Your instructions =
After locating the line with "PHOTO: Idris Elba", set down that line and all the lines that follow it, unchanged, to the end of the records; omit the pictures.

Dataset entries
+++++

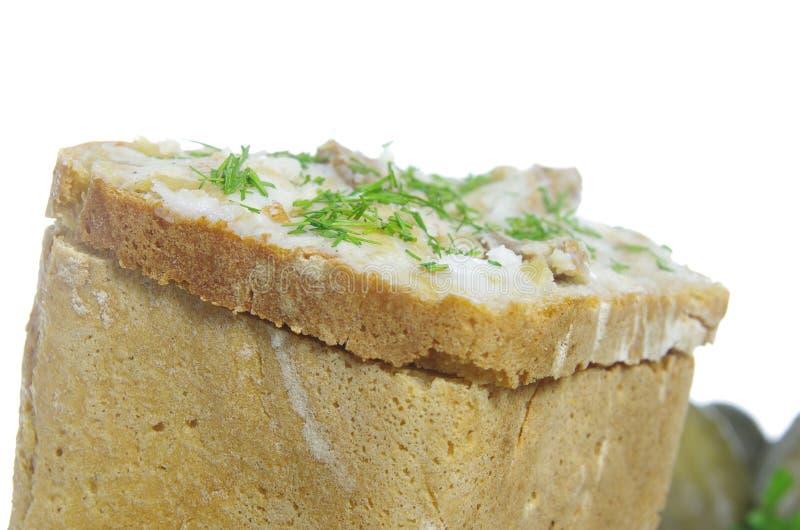 Skivan av bröd med späcker royaltyfri foto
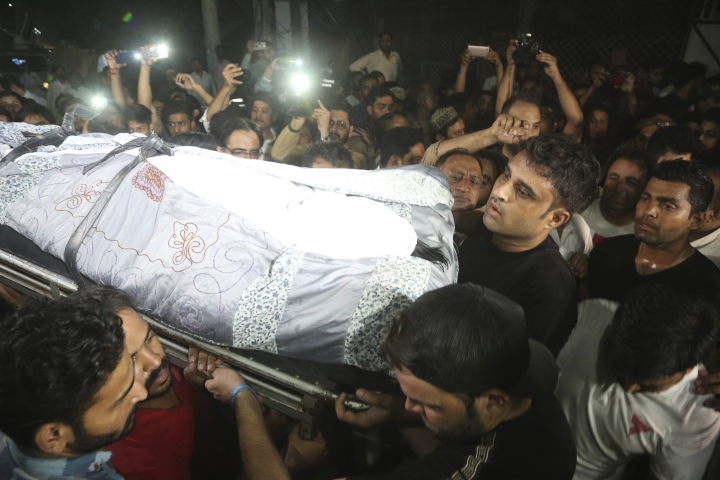 People carry the body of former Pakistani cricketer Abdul Qadir in Lahore, Pakistan, Friday, Sept. 6, 2019. Qadir who was widely regarded as one of the greatest legspinners in history, died of a cardiac arrest on Friday. He was 63. (AP Photo/K.M. Chaudary)
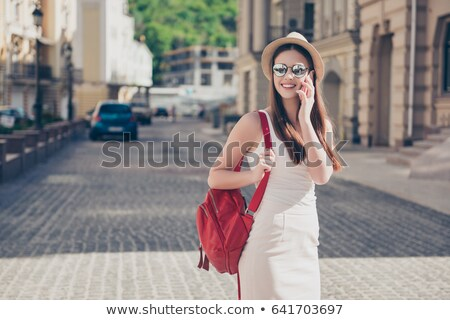 beautiful woman in red dress talks on mobile phone Stock photo © stryjek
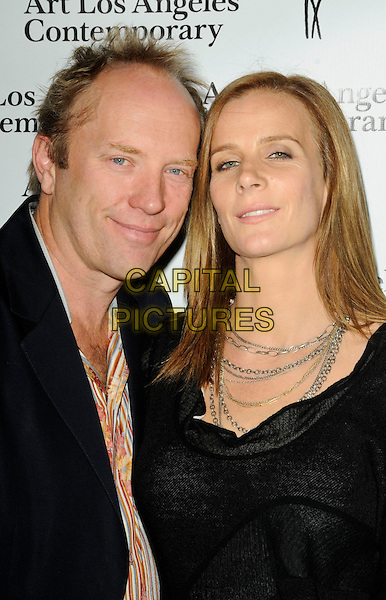 ANDREW TAYLOR & RACHEL GRIFFITHS .The Art Los Angeles Contemporary Art Fair at Pacific Design Center on January 28, 2010 in West Hollywood, California, USA..January 28th, 2010.headshot portrait black silver gold chain necklaces married husband wife .CAP/ROT.©Lee Roth/Capital Pictures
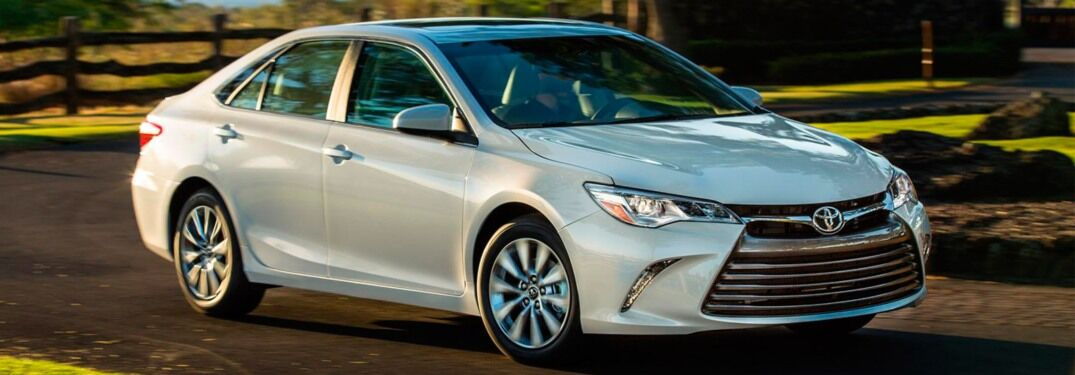 2017 Toyota Camry driving down a rural road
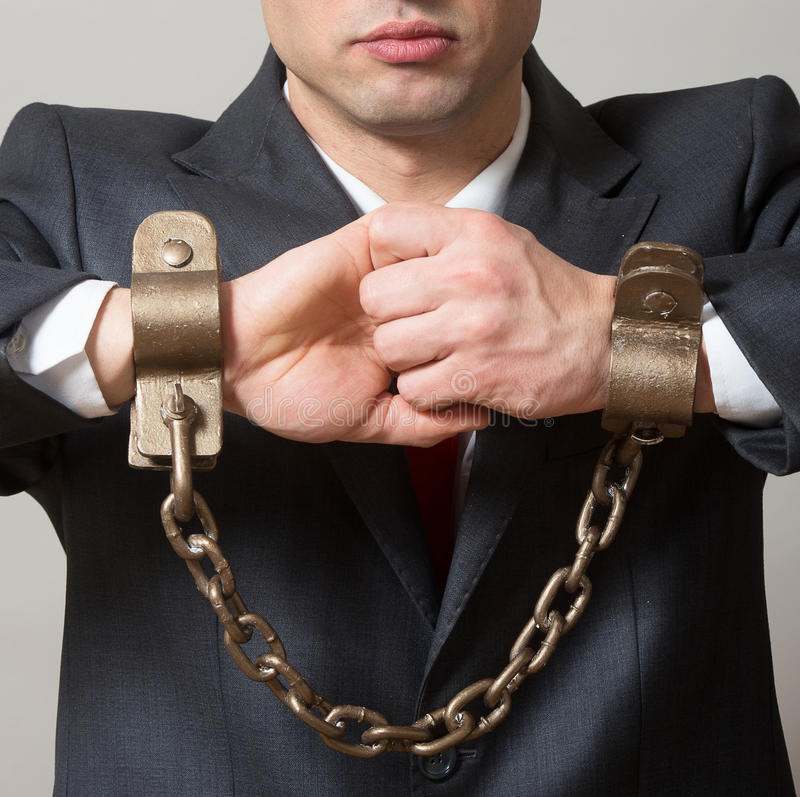 Chained hands. Linked male hands with the shackles, studio shot, gray background stock photo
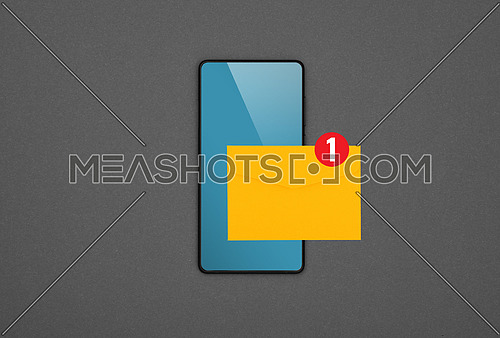 Close up one black smartphone with blank blue screen and yellow envelope of new message over grey paper background, flat lay, directly above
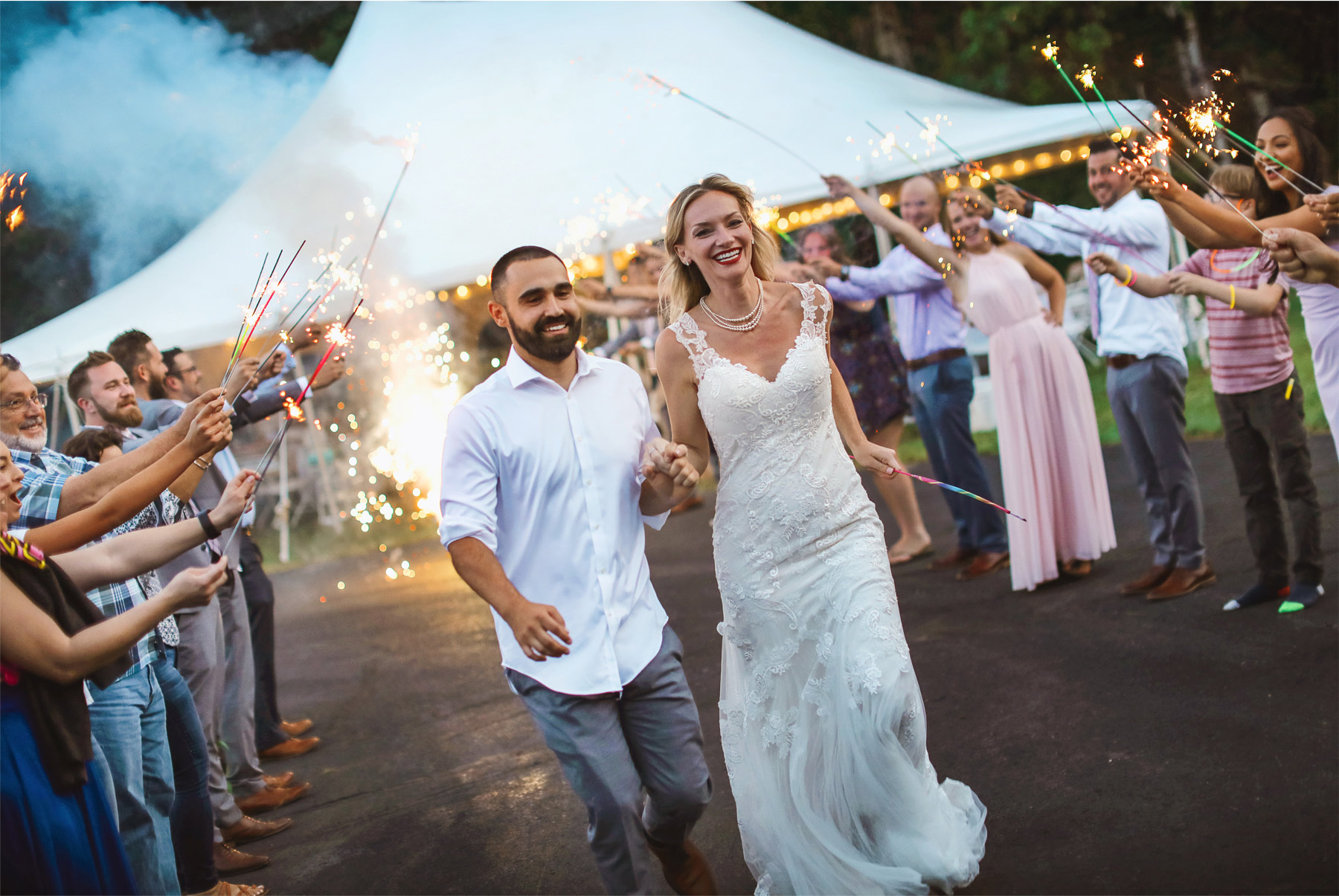 22-Ely-Minnesota-North-Wedding-by-Andrew-Vick-Photography-Sparklers-Send-Off-Bride-Groom-Katie-and-Joe.jpg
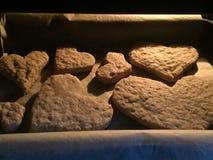 Подготавливает печенья в печи, печет печенья в форме сердца стоковая фотография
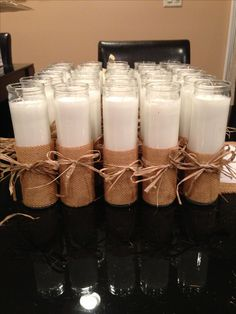 Dollar store candles, wrapped in burlap with a raffia bow.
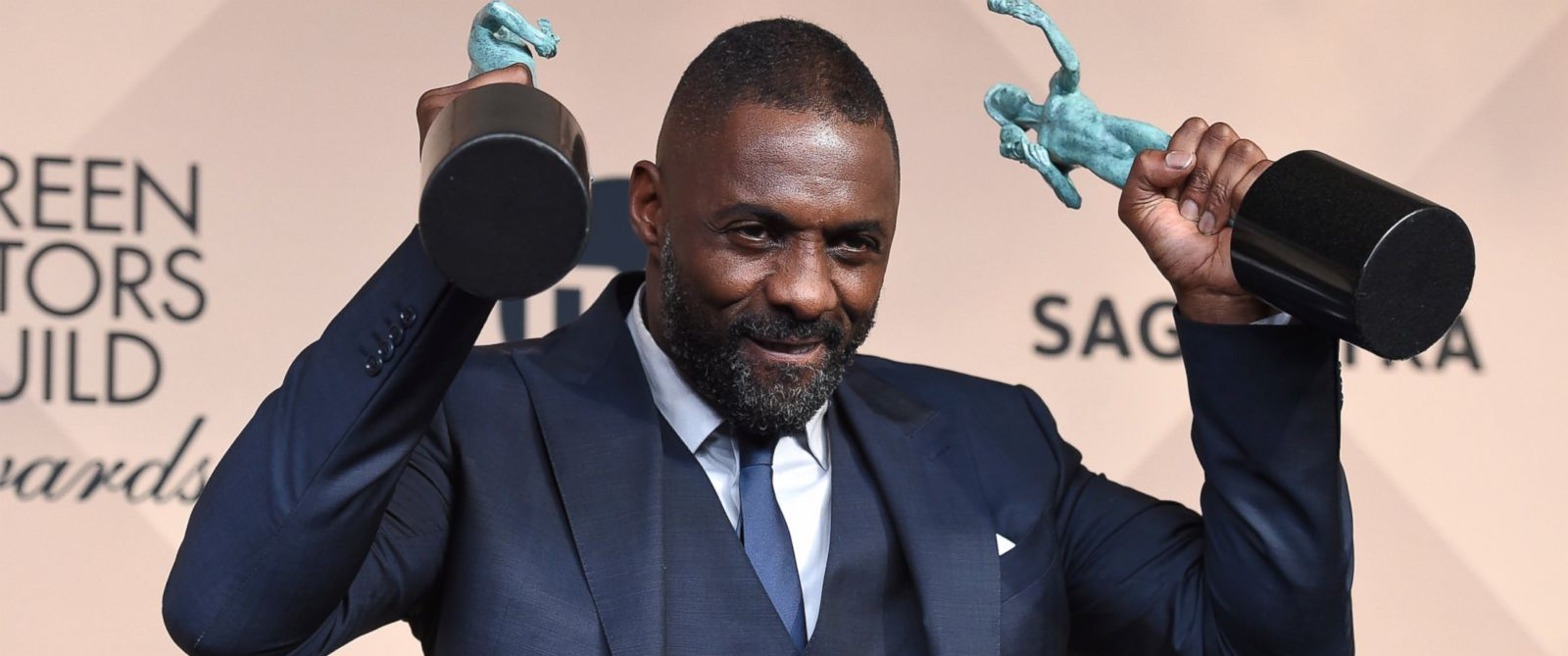 PHOTO: Idris Elba poses with the award for outstanding male actor in a supporting role for ?Beasts of No Nation? and the award for outstanding male actor in a TV movie or miniseries for ?Luther? at the SAG Awards, Jan. 30, 2016, in Los Angeles.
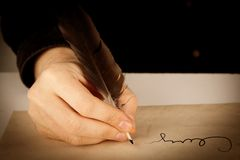 Writer holds a fountain pen over writing paper and a signature. Closeup Stock Images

+++++

Output of the exercise =
 PHOTO: Idris Elba poses with the award for outstanding male actor in a supporting role for ?Beasts of No Nation? and the award for outstanding male actor in a TV movie or miniseries for ?Luther? at the SAG Awards, Jan. 30, 2016, in Los Angeles.
 Writer holds a fountain pen over writing paper and a signature. Closeup Stock Images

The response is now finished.